提示された本文:
____________
B:まぁ痛くても辛くても生きていたいって
   思える瞬間があればいいですけどね。

A:あればいいですけどね。

C:痛いって、まぁ感情が動くっていう事として
   描かれていると思うんだけど。

A:うん

C:少なくとも、感情を動かさないように生きてる時のことを思い返すと、
   あんまり生きてた感じはしなかったなと思うから、
   そこら辺は同調できるかな。
   増えるかどうかは別として。

A:増えるかどうかは別として。

A:まぁ、そこをだからなんかこう・・。

A:これまでの、これまでの岡田磨里作品ってまとめ方は多分、
   だからそんなに、
   そんなにするべきではないような気もするんだけど、
   なんか基本は増える方に向かったじゃん。
   今回。そういう意味では外れてるよね。
   ちょっと増えない方向に舵切ったじゃん。主人公たちは。

A:増えないもん。そもそも、もう詰んでんのか、あれは。

C:そうだね。

B:そうですね。赤ちゃんは産まれません。
   ずっと臨月の状態で十数年経過しています。

A:いや、だから、まぁ、
   なんか筋がとっ散らかってるってそういう事なのか。

A:誰、誰の目的がとか、
   なんか誰の目標がとかいう時点でもうとっ散らかってるんだけど、
   なんかそれはそれとして、
  「やっぱり 痛くても生きるってことなんだよ、
   生きるってことは繋いでいくことなんだ。」
   みたいな話に行くかと思いきや、
   そういう世界に 本来いた子だけ押し返して、
   自分たちは止まったところで止まる、みたいなさ。

C:うん

A:もうそこから多分とっ散らかってんだ。

B:いつか製鉄所が煙を吐き出せなくなるその時まで止まり続ける。

C:こういう閉じ込められる系の話だとさ、
   最終的にそのー首謀者に対して働きかけて
   脱出するとかいう方向だと思うんだけど。
____________
データセット項目:
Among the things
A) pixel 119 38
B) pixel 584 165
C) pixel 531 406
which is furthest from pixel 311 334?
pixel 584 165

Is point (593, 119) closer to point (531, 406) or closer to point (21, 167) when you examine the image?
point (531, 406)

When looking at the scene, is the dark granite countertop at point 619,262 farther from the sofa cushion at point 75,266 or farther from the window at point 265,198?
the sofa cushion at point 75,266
____________
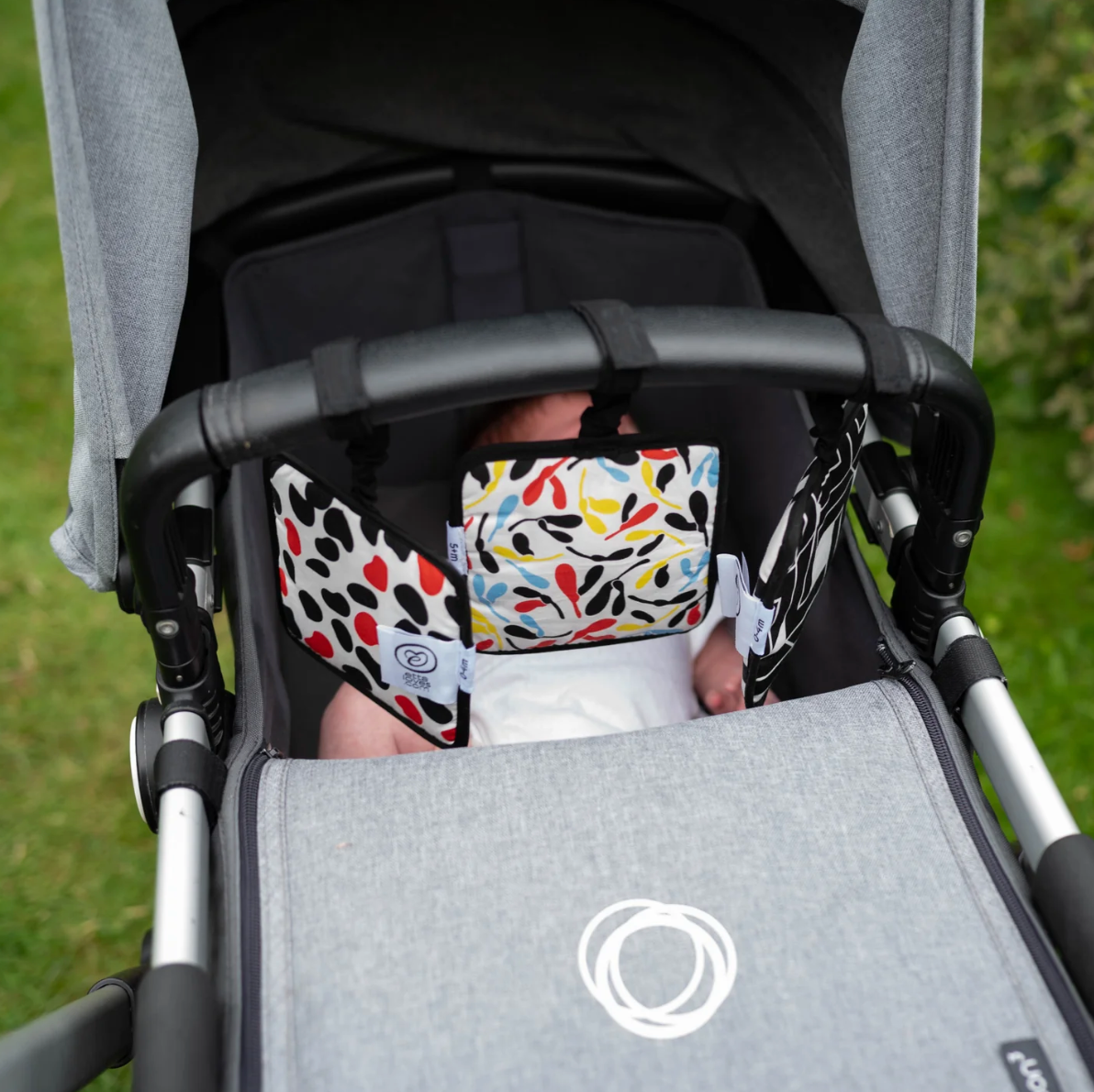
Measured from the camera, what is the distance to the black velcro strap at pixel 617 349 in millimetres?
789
____________
取り組む課題:
A: 本文でBは、臨月の状態のままどれくらいの期間が経過していると述べていますか。
B: 本文の一部を正確に書き写してください。「C:痛いって、まぁ感情が動くっていう事として」という語句から書き始め、「A:増えるかどうかは別として。」まで写したところで終えてください。
データセットの項目は、本文の内容とは関係がありません。

詳しい解答:
A: 十数年です。

B:
C:痛いって、まぁ感情が動くっていう事として
   描かれていると思うんだけど。

A:うん

C:少なくとも、感情を動かさないように生きてる時のことを思い返すと、
   あんまり生きてた感じはしなかったなと思うから、
   そこら辺は同調できるかな。
   増えるかどうかは別として。

A:増えるかどうかは別として。